● **Passage shown**:
- - - - - - -
Whistleblowers, and the SEC's Whistleblower program, are a large part of the Dodd-Frank Act. The SEC believes that information from a whistleblower who knows of possible securities law violations can be among the most powerful weapons in its law enforcement arsenal.
In an effort to demonstrate its commitment to whistleblowers, and potential whistleblowers, the SEC brought its first enforcement action against a company for using improperly restrictive language in confidentiality agreements with the potential to stifle the whistleblowing process. The SEC charged Houston-based global technology and engineering firm KBR Inc. with violating whistleblower protection Rule 21F-17 enacted under the Dodd-Frank Act.
According to the SEC, KBR required witnesses in certain internal investigations interviews to sign confidentiality statements with language warning that they could face discipline and even be fired if they discussed the matters with outside parties without the prior approval of KBR’s legal department. The SEC claimed, that since these investigations included allegations of possible securities law violations, the SEC found that these terms violated Rule 21F-17, which prohibits companies from taking any action to impede whistleblowers from reporting possible securities violations to the SEC.
- - - - - - -
● **Data block**:
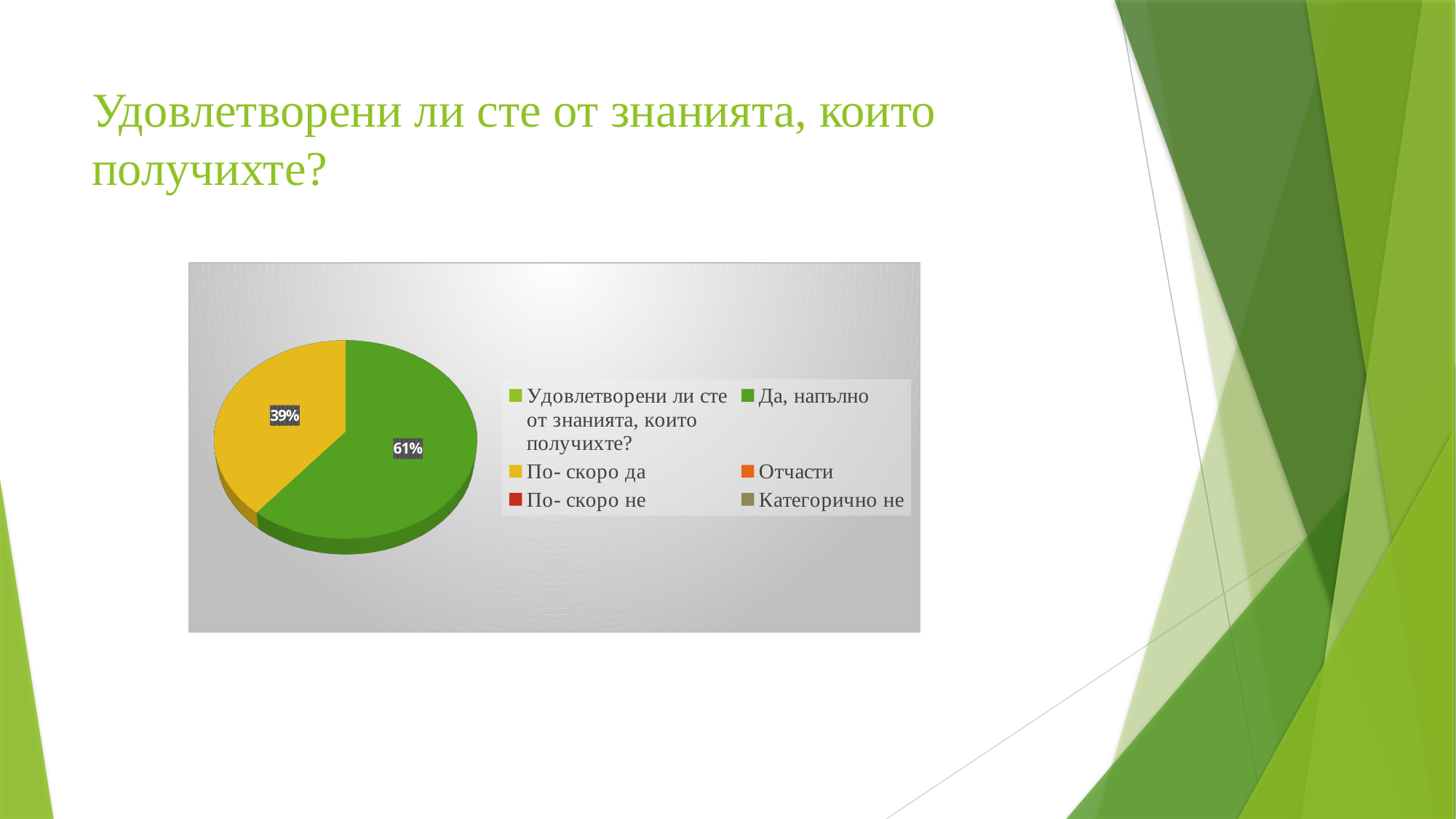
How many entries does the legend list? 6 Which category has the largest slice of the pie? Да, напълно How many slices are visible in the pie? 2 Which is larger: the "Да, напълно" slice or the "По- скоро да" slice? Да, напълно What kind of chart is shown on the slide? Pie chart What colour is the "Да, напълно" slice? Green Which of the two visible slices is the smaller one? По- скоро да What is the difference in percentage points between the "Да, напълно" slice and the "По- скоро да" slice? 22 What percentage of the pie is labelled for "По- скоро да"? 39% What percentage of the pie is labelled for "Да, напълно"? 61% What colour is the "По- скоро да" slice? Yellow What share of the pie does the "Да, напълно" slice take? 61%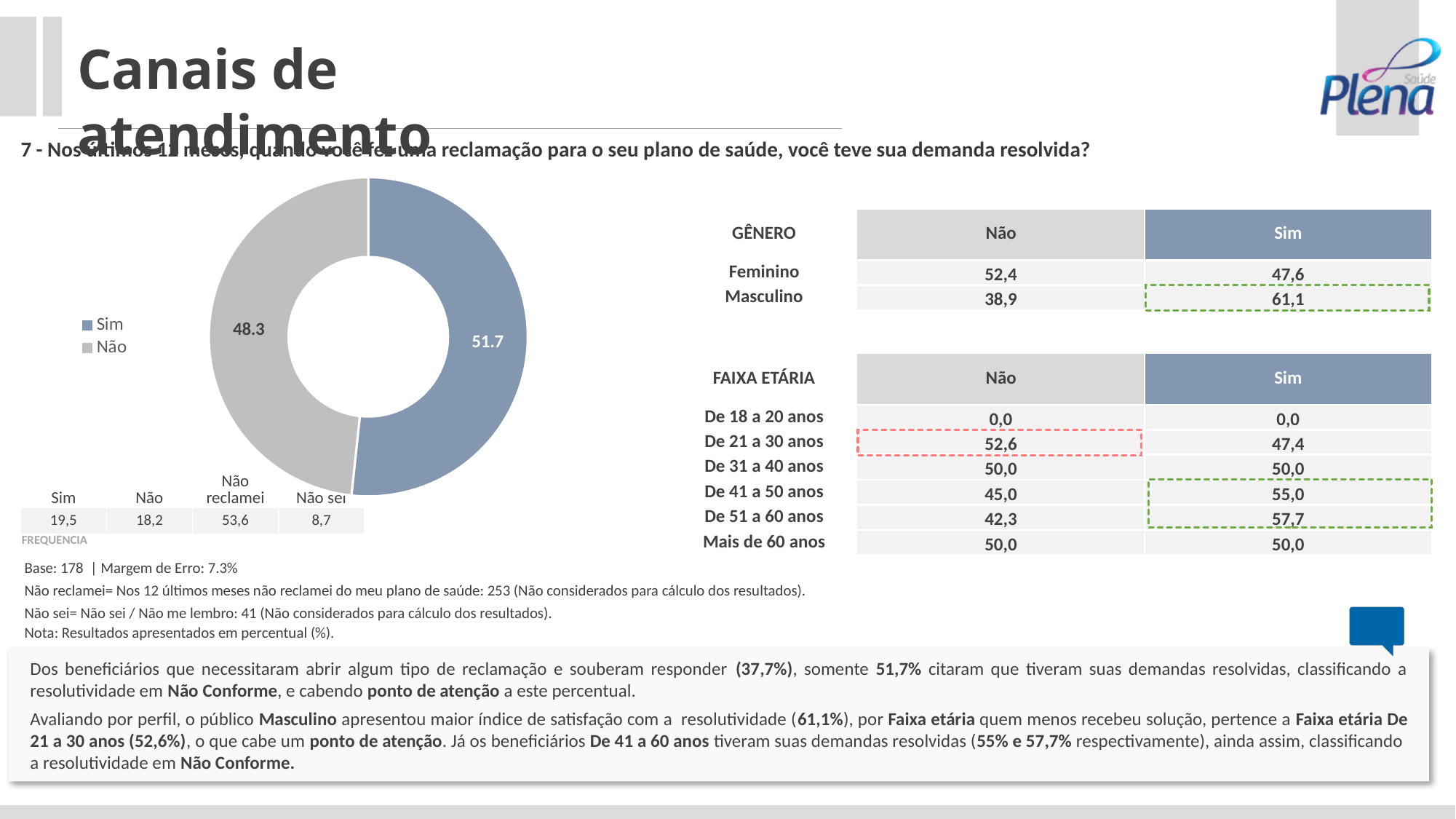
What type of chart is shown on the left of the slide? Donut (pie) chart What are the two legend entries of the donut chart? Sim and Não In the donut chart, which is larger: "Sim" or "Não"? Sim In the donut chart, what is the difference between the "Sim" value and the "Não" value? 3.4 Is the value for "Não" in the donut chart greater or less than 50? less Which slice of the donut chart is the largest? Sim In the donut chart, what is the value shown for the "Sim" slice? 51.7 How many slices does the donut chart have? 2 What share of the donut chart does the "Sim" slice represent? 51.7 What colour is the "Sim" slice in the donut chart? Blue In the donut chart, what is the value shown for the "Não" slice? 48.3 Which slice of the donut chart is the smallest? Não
- - - - - - -
● **Check your understanding**:
1. In the KBR passage, which whistleblower protection rule was KBR charged with violating?
2. Return the part of the KBR passage that starts at the words "According to the" and ends after "to the SEC.".

● **Solutions for each task**:
1. Rule 21F-17, enacted under the Dodd-Frank Act.

2.
According to the SEC, KBR required witnesses in certain internal investigations interviews to sign confidentiality statements with language warning that they could face discipline and even be fired if they discussed the matters with outside parties without the prior approval of KBR’s legal department. The SEC claimed, that since these investigations included allegations of possible securities law violations, the SEC found that these terms violated Rule 21F-17, which prohibits companies from taking any action to impede whistleblowers from reporting possible securities violations to the SEC.